Task inputs Start Marker
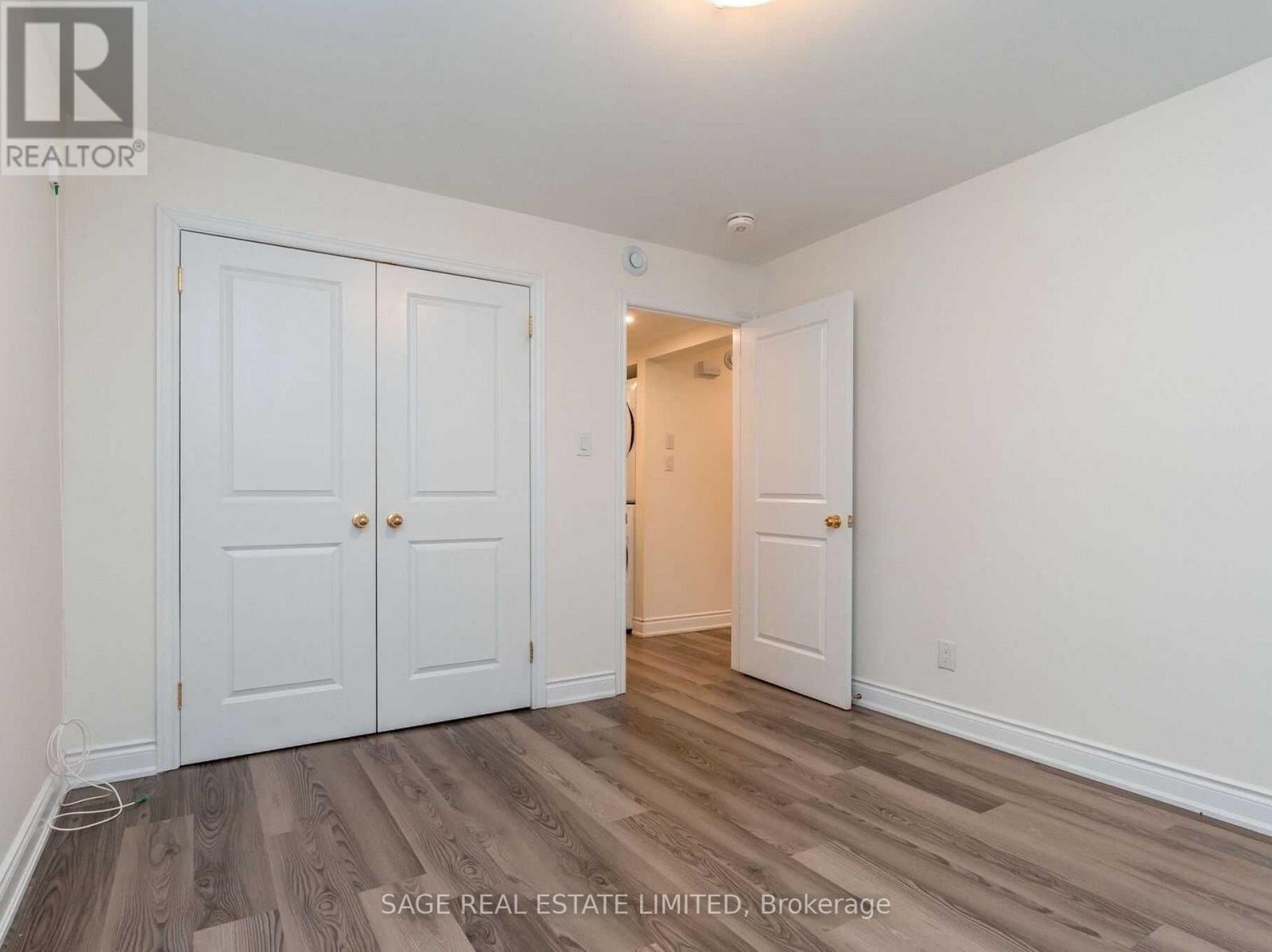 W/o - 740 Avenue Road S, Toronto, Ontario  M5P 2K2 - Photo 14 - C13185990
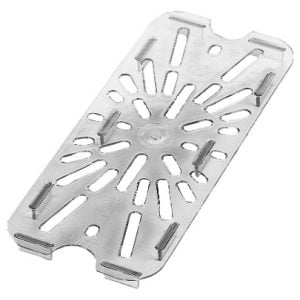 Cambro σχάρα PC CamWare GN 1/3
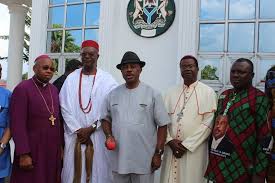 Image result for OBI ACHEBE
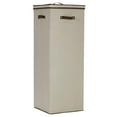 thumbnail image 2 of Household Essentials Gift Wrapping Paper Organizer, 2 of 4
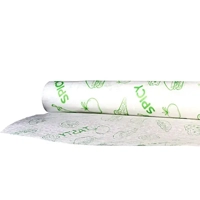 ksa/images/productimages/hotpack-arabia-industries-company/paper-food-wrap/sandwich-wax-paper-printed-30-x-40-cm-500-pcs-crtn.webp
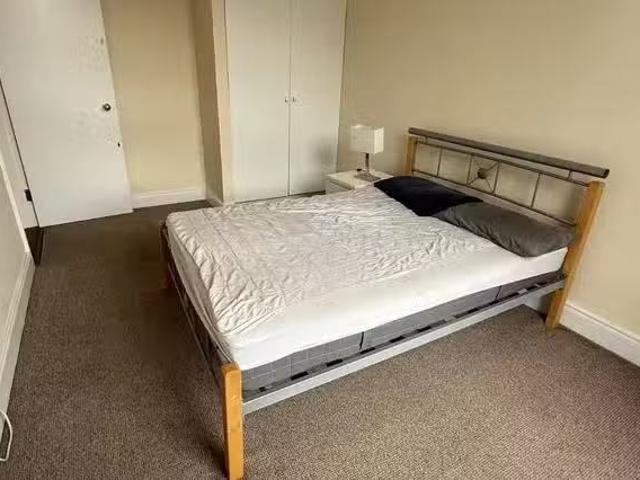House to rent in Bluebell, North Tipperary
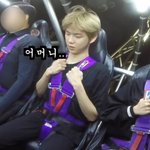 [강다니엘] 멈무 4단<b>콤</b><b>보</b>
Task inputs End Marker
Give the text lines of all seven items above as a numbered list, without any blank lines, and leave the pictures out.

1.  W/o - 740 Avenue Road S, Toronto, Ontario  M5P 2K2 - Photo 14 - C13185990
2.  Cambro σχάρα PC CamWare GN 1/3
3.  Image result for OBI ACHEBE
4.  thumbnail image 2 of Household Essentials Gift Wrapping Paper Organizer, 2 of 4
5.  ksa/images/productimages/hotpack-arabia-industries-company/paper-food-wrap/sandwich-wax-paper-printed-30-x-40-cm-500-pcs-crtn.webp
6. House to rent in Bluebell, North Tipperary
7.  [강다니엘] 멈무 4단<b>콤</b><b>보</b>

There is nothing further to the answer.